Опубликовано в журнале НЛО, номер 5, 2018
Константин А. Богданов (Институт русской литературы (Пушкинский Дом) РАН; ведущий научный сотрудник Центра теоретико-литературных и междисциплинарных исследований; Национальный исследовательский университет «Высшая школа экономики» (Санкт-Петербург); профессор кафедры сравнительного литературоведения и лингвистики Санкт-Петербургской школы социальных и гуманитарных наук; доктор филологических наук)
Konstantin A. Bogdanov (Institute of Russian Literature (Pushkin House), Russian Academy of Sciences; leading researcher, Literature Theory and Interdisciplinary Research Center; National Research University «Higher School of Economics» (Saint Petersburg); professor, Department of Comparative Literature and Linguistics, St. Petersburg School of Social Sciences and Humanities; Dr.habil.)

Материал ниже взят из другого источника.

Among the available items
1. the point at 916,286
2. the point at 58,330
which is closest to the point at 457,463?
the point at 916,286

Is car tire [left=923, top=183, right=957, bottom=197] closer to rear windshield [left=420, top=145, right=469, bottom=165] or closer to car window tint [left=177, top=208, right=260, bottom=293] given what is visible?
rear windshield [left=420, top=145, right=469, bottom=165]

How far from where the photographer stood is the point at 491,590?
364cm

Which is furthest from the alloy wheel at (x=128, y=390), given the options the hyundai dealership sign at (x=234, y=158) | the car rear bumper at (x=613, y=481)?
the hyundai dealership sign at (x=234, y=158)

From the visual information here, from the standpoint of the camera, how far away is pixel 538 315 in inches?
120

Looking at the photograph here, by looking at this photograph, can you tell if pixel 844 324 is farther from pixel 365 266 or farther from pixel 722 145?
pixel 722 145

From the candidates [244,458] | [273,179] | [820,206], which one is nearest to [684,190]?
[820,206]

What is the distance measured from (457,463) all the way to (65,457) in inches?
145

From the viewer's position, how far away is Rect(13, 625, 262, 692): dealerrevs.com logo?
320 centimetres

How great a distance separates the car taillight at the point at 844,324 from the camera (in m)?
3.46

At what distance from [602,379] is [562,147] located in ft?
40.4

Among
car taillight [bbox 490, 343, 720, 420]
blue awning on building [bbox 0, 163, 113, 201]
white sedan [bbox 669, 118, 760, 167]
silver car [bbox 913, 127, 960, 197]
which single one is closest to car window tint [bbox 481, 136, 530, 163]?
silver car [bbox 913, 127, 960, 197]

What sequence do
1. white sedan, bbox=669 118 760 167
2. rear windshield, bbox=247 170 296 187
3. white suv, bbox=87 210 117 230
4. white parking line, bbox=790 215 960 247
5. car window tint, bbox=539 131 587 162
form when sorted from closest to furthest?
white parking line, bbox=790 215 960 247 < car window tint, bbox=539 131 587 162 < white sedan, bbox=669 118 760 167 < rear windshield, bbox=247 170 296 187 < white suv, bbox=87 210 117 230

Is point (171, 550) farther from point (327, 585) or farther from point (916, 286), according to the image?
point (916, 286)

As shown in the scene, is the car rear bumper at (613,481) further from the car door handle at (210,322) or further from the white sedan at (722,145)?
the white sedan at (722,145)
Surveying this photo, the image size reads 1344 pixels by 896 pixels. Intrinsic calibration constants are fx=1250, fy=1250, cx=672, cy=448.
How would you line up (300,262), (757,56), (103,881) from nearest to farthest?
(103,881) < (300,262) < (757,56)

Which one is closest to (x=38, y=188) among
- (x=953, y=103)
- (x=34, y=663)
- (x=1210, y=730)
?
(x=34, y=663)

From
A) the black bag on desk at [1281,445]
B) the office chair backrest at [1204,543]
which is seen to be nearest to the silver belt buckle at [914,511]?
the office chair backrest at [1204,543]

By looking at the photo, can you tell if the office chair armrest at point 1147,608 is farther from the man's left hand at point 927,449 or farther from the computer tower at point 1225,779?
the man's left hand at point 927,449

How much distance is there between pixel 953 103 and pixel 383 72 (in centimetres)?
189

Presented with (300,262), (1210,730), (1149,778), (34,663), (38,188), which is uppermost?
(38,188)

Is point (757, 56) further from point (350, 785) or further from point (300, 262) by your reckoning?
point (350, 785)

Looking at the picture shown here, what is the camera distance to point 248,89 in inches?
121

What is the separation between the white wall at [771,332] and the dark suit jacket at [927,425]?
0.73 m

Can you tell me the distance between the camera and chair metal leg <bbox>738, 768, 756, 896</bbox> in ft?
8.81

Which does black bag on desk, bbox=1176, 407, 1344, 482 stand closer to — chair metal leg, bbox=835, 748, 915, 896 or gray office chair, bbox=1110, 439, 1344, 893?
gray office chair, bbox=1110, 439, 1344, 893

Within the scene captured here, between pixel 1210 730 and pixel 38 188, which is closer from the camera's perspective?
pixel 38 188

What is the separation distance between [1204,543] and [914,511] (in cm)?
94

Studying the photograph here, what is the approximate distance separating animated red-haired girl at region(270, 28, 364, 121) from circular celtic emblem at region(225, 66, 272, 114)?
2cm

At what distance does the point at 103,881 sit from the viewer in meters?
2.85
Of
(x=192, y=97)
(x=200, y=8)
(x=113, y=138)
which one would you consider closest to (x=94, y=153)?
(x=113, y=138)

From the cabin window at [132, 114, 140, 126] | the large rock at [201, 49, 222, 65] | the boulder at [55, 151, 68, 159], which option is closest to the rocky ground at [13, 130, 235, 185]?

konstantin.a.bogdanov@gmail.com
Что комментировать и как? Этот простой вопрос определял и определяет основную проблематику филологии как науки о текстах и их авторах. При всем разнообразии филологических методов и концепций — от античной традиции атрибуции и атетезы до новейших форм идеологического, структурного и герменевтического редукционизма — изучение словесности подразумевает, что для понимания уже сказанного требуются дополнительные усилия по выделению и учету таких особенностей текста, которые в той или иной степени наделяются предписывающим значением — т.е. позволяют сказать об этом тексте что-то еще. Порядок таких предписаний, как показывает история филологии, не бывает абсолютным, но он так или иначе подразумевает иерархию признаков, призванных подсказать, что считать в тексте важным, а что — второстепенным или случайным. Исследовательский интерес в этих случаях сродни любопытству и, в определенном смысле, конспирологии — вниманию к тому, что в старинных риториках именовалось «изумлением, порождаемым незнанием причин» [Sarbiewski 1958]. Но как незнание сменяется знанием? В чем обнаруживают себя сокрытые причины?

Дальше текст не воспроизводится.